Why I Live in Potomac

Why I Live in Potomac

It was love of a man that brought me to Potomac many years ago to live overlooking the Watts Branch stream in a log cabin that was moved in the 1940s from behind Great Falls Tavern. My husband George grew up here in the ‘50's and ‘60's in a childhood many of us only dream about with open space to ramble and a small village where he had his first job in the pharmacy as a teenager. Potomac has grown of course. It is no longer a place for adventurous pioneers like his parents who wanted a rural country life to raise their kids. A lack of amenities like paved roads and electricity were acceptable inconveniences. Glen Road was a one-lane stretch of concrete. If you met a car coming the other way, both had to drop right or left wheels off a steep edge onto washed out gravel. South Glen was still a dirt road. The Potomac Hunt met in our front pasture.

Settling here, I came to love the forests, the tree-lined rustic roads and, of course, the C&O Canal National Historic Park (NHP) where our home once lived. As years have gone by, I'm constantly discovering new natural areas to explore. The federally owned C&O Canal stretches 184 miles and you could walk to Cumberland or Georgetown on the edge of a mighty river. I consider this the ultimate luxury of living in Potomac, even if I never do it. But Montgomery County itself has a wealth of parks and some of the largest are in Potomac. Blockhouse Point Conservation Park is likely the best of preserved natural areas, stretching out along River Road from Muddy Branch all the way to Calathea Farm. It adjoins the NHP with over 600 acres of mature forest and trails that lead to an overlook of breathtaking proportions. On a clear day you can see the Blue Ridge in the distance and below you a narrow ribbon of towpath between the canal and and a long slice of dancing rapids with rock islands where water birds gather.

Visiting certain places has become a ritual and I feel bereft if I miss those that rely on the season. In spring, Violette's Lock is an ode to Bluebells that spread over river banks. In the long narrow pools along the Berma Road at Old Anglers, Wood Frogs are a loud chorus of mating frenzy. In summer, I take out-of-town visitors to Olmstead Island at Great Falls and watch handsome Great Blue Herons fish on the rocks below the falls. Autumn colors in forests at Widewater beside the towpath could not be more beautiful on a quiet Fall morning or afternoon. Untold pleasures still await any curious outdoor rambler.

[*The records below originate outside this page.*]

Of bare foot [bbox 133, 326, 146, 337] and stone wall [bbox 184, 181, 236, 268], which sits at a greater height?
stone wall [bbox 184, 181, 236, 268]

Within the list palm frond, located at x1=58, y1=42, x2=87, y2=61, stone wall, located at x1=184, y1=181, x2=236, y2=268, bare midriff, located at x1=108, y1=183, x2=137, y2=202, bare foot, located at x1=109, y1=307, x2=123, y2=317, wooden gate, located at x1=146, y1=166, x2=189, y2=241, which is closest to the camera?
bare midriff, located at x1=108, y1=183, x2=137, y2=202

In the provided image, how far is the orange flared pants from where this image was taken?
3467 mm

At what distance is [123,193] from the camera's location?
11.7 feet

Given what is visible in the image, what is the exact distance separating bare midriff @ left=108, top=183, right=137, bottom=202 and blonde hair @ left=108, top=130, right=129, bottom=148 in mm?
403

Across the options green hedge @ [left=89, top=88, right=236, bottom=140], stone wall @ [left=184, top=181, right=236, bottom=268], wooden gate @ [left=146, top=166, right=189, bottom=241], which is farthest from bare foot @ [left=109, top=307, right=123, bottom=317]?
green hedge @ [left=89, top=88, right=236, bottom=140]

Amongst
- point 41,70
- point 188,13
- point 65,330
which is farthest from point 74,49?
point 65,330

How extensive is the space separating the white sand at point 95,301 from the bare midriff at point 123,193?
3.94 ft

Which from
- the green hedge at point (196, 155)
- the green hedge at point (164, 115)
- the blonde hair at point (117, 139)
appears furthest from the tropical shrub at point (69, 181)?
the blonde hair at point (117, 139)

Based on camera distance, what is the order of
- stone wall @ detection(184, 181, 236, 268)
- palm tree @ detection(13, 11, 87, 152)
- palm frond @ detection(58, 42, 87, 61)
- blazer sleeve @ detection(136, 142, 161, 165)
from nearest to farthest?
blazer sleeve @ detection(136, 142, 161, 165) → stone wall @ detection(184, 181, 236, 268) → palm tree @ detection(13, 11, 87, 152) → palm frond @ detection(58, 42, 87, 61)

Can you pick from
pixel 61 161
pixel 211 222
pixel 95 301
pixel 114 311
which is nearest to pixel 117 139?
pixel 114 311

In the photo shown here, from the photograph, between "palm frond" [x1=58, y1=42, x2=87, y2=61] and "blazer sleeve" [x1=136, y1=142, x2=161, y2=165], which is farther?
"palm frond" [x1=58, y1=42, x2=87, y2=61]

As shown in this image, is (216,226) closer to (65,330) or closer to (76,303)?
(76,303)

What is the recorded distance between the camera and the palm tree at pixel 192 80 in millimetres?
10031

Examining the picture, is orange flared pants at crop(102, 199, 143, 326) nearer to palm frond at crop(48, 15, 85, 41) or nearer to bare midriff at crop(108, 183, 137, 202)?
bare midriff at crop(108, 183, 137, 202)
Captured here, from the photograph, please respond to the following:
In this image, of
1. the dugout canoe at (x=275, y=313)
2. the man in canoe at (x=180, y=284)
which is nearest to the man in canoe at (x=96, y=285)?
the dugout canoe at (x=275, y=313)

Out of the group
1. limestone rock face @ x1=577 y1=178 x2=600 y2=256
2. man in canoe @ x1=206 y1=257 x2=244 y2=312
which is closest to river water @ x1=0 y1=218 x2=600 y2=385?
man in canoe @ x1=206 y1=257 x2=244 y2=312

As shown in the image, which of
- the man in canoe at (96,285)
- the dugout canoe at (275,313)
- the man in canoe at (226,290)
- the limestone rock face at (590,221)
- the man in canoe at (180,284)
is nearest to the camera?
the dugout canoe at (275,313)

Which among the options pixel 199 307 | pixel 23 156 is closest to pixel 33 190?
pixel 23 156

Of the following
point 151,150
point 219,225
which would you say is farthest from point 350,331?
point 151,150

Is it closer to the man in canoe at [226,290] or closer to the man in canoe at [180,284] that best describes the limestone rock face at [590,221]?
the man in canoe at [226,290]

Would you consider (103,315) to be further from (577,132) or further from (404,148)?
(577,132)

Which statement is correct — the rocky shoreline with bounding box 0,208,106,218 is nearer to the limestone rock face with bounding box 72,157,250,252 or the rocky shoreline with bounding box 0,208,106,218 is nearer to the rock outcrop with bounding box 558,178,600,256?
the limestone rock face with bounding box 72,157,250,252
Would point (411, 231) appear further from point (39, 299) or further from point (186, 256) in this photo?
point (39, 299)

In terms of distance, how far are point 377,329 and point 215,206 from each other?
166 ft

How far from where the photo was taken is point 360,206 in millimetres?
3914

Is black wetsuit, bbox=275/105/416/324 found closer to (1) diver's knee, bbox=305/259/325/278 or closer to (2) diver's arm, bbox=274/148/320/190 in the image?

Though I've lived here over 30 years and walked many local trails, it was only recently I learned about the Ford Mine Trail which begins at the farthest end of the Great Falls parking lot and meanders up and down steep wooded slopes for somewhat over two miles, returning along the berm side of the canal. The trailhead is well marked at the edge of the parking lot and nearest the canal. Since most of us usually park closest to the visitors center, this trail has to be a destination to find since it starts at the opposite end of the parking lot from the tavern.


  • The Washington Suburban Sanitary Commission (WSSC) which operates the water filtration plant on River Road has applied for a mid-river intake to reach cleaner drinking water. If approved, this massive project will take up to five years to build, have significant environmental and physical impacts on the C&O Canal National Historic Park and increase heavy truck traffic through Potomac.

  • Montgomery County has recently revised the zoning code. While it does not change the basic rural zoning in Potomac, implemented will reveal how it may change the character of the Potomac Subregion.

  • Rockwood Park on MacArthur Boulevard is considered an enterprise property in the Montgomery County Park system. The house and grounds are promoted for weddings, conferences and special events. It is currently undergoing a study to identify improvements needed which may include proposals to alter traffic flow through the site and increase park impacts on the adjacent neighborhood and the larger Potomac community.